22. Another Roses.

36.6K 3.8K 98
                                    

Kupikir ruangan kerjaku ini akan mendatangkan banyak ide untukku. Memang seharusnya begitu. Ada banyak ide yang mengalir ke kepalaku, tetapi aku tidak bisa memfokuskan diri untuk menuangkan salah satunya ke dalam coretan sketsaku.

Bagaimana bisa kalau tatapan Sean terus menerus diarahkan kepadaku seintens itu? Sejak kembali dari menerima telepon yang entah dari siapa, Sean duduk di kursi kebesarannya, dan memperhatikanku hingga detik ini.

Aku bahkan ragu untuk mengangkat kepalaku dan membalas tatapannya. Wajahku memanas dan aku berani bertaruh kalau wajahku pasti seperti kepiting rebus sekarang.

Lalu darimana aku tahu kalau Sean menatapku? Percayalah. Kalau ditatap terus menerus dan seintens itu, kalian pasti akan merasakan getaran-getaran itu. Seperti itulah yang sedang kurasakan. Hanya bedanya, aku sedang susah payah sekuat tenaga mengendalikan diriku untuk tidak mengangkat kepalaku dan membalas tatapannya, atau menangkap basahnya.

Sepertinya aku mulai merindukan bekerja di butik bibi Rere dan teman sebelah kubikelku yang bawel itu.

"Sudah jam makan siang, kau tidak lapar?" Suara Sean tiba-tiba mengejutkanku.

Aku terlonjak sedikit dan menepuk dadaku yang sudah hampir meledak.

"Kau... kau mengejutkanku!" Omelku dengan nafas tersengal.

Sean mendekatiku dan menatapku dengan wajah khawatirnya. "Maaf. Aku tidak bermaksud mengejutkanmu." Sesalnya. "Kau terlihat serius sekali dengan pekerjaanmu. Tapi kau juga harus makan, Kelly."

Setelah berhasil mengontrol deru nafasku, aku mencoba bersikap biasa. Aku berdeham, "Aku belum lapar." Jawabku berbohong.

Tentu saja aku lapar. Aku melewatkan sarapanku tadi karena Sean muncul tiba-tiba di lobby apartemenku.

Aku mungkin akan memesan makanan kalau Sean pergi nanti.

Bukannya pergi, Sean malah duduk di kursi yang berada di hadapanku dan menopang dagunya lalu menatapku lurus.

"Kau sendiri tidak makan?" Tanyaku. Aku berharap suaraku tidak terdengar mengusir.

"Kau juga tidak makan?"

Aku berdecak, "itu bukan jawaban, Mr.Kim. itu pertanyaan." Desisku.

Sean terkekeh, "aku lebih suka kau memanggilku Sean." Ujarnya, wajahku merona dan langsung menunduk menghindari tatapan matanya.

"Profesionalitas, Mr.Kim." jawabku berusaha acuh.

"Hmm... aku mengerti. Jadi tidak salah kalau aku mengajak rekan kerjaku makan bersama, kan? Aku akan menunggumu. Jadi selesaikan dulu pekerjaanmu. Tidak perlu buru-buru. Take your time."

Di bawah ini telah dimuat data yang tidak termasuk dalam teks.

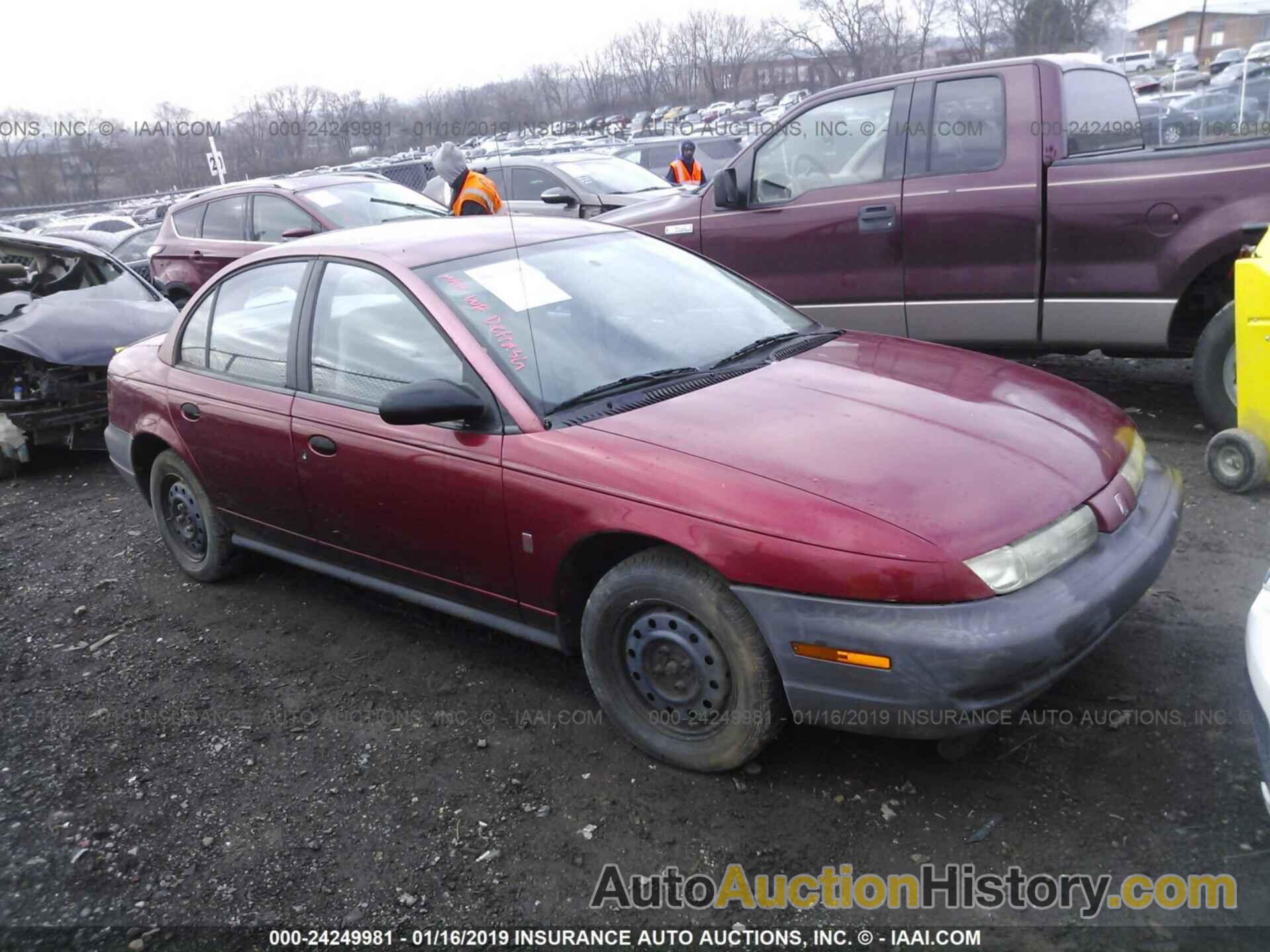 1998 SATURN SL1, 1G8ZH5288WZ145575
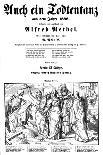 Death as Friend, 1851-Alfred Rethel-Giclee Print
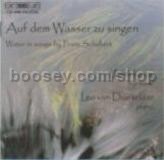 Water in songs by Franz Schubert (BIS Audio CD)
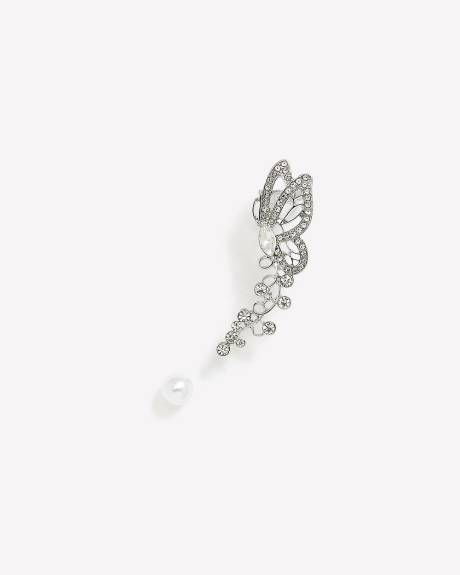 Bague d'oreille et perle
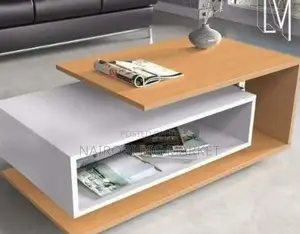 Executive Floating Laminated Coffee Table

Aku mengumpat dalam hati. Bagaimana bisa aku menyelesaikan pekerjaanku kalau Sean menatapku se Intens itu? malah sekarang lebih dekat! Ini sangat menyebalkan.

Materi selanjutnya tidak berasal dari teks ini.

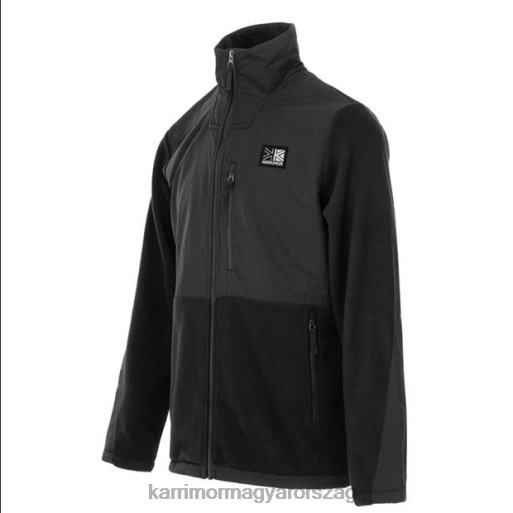 Karrimor ruházat fekete egynemű alaptábor gyapjú P60RX148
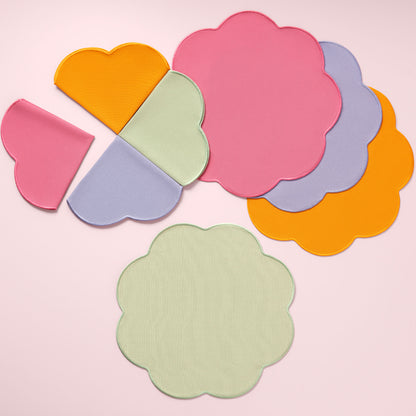 Fleur Napkin Vert Set of 2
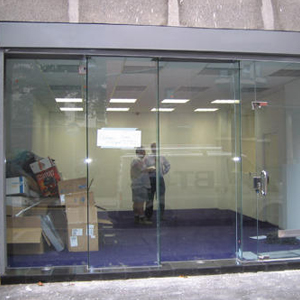 shop front door repair Oakville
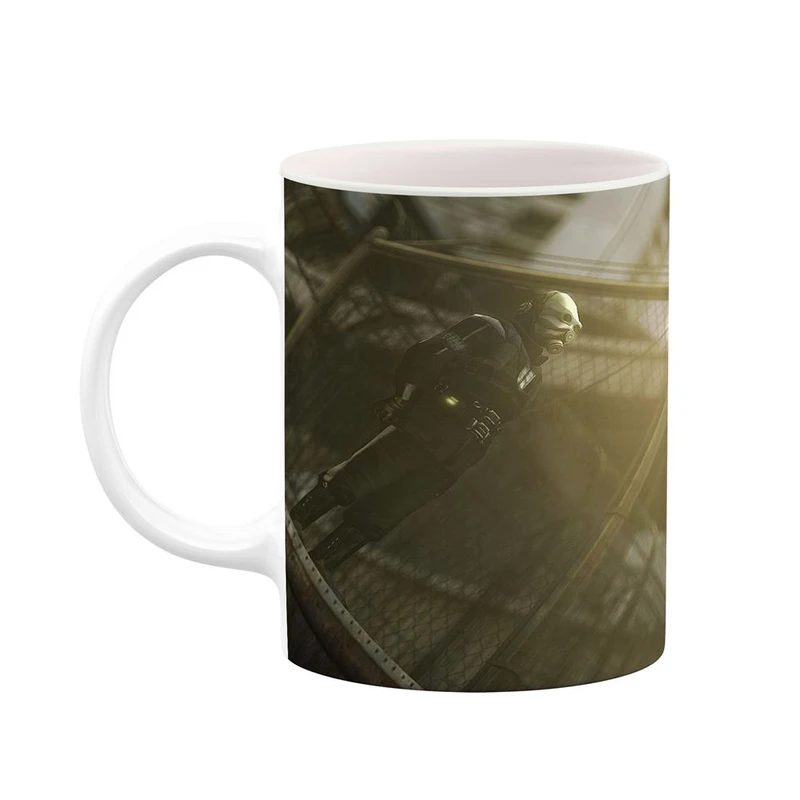 ماگ کاکتی مدل بازی Half-Life 2 کد mgh28938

Aku akhirnya mengalah dan menutup buku sketsaku dan menatap Sean.

Sean menatapku, sebelah alisnya terangkat. "Sudah selesai? Tidak apa. Kau selesaikan saja dulu. Tidak perlu terburu-buru."

"Aku sudah selesai." Bohongku lagi. Jangankan selesai. 1 sketsapun tidak bisa ku tuangkan karena tatapannya itu dari tadi.

Sean tersenyum lebar dan berdiri di tempatnya. "Apa kau tidak keberatan kalau aku mengajakmu mencoba restoran shabu-shabu yang baru buka di sekitar sini? Kudengar makanan disana lumayan lezat."

Apa aku memiliki pilihan untuk menolak? Kalaupun ada, sepertinya aku tidak berniat mengambil opsi itu. Menolak ataupun tidak, aku akan tetap makan bersama Sean. Dan juga, sudah lama aku ingin mencoba restoran shabu-shabu yang baru buka di dekat sini.